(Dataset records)
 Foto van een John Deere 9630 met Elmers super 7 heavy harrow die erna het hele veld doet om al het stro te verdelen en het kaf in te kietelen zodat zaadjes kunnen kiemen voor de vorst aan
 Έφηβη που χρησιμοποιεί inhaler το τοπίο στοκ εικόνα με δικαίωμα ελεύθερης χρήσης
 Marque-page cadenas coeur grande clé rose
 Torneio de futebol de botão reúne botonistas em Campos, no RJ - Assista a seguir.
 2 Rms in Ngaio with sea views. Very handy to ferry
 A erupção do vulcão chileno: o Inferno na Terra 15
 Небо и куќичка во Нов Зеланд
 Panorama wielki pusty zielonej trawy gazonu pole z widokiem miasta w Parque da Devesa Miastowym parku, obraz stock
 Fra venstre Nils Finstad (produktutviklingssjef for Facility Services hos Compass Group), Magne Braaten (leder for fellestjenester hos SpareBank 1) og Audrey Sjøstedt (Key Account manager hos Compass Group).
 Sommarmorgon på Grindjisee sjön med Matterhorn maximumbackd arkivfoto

Description of the task =
Repeat the lines above, from the one containing "Fra venstre Nils" to the final line, word for word and with nothing else.

Response to this exercise =
 Fra venstre Nils Finstad (produktutviklingssjef for Facility Services hos Compass Group), Magne Braaten (leder for fellestjenester hos SpareBank 1) og Audrey Sjøstedt (Key Account manager hos Compass Group).
 Sommarmorgon på Grindjisee sjön med Matterhorn maximumbackd arkivfoto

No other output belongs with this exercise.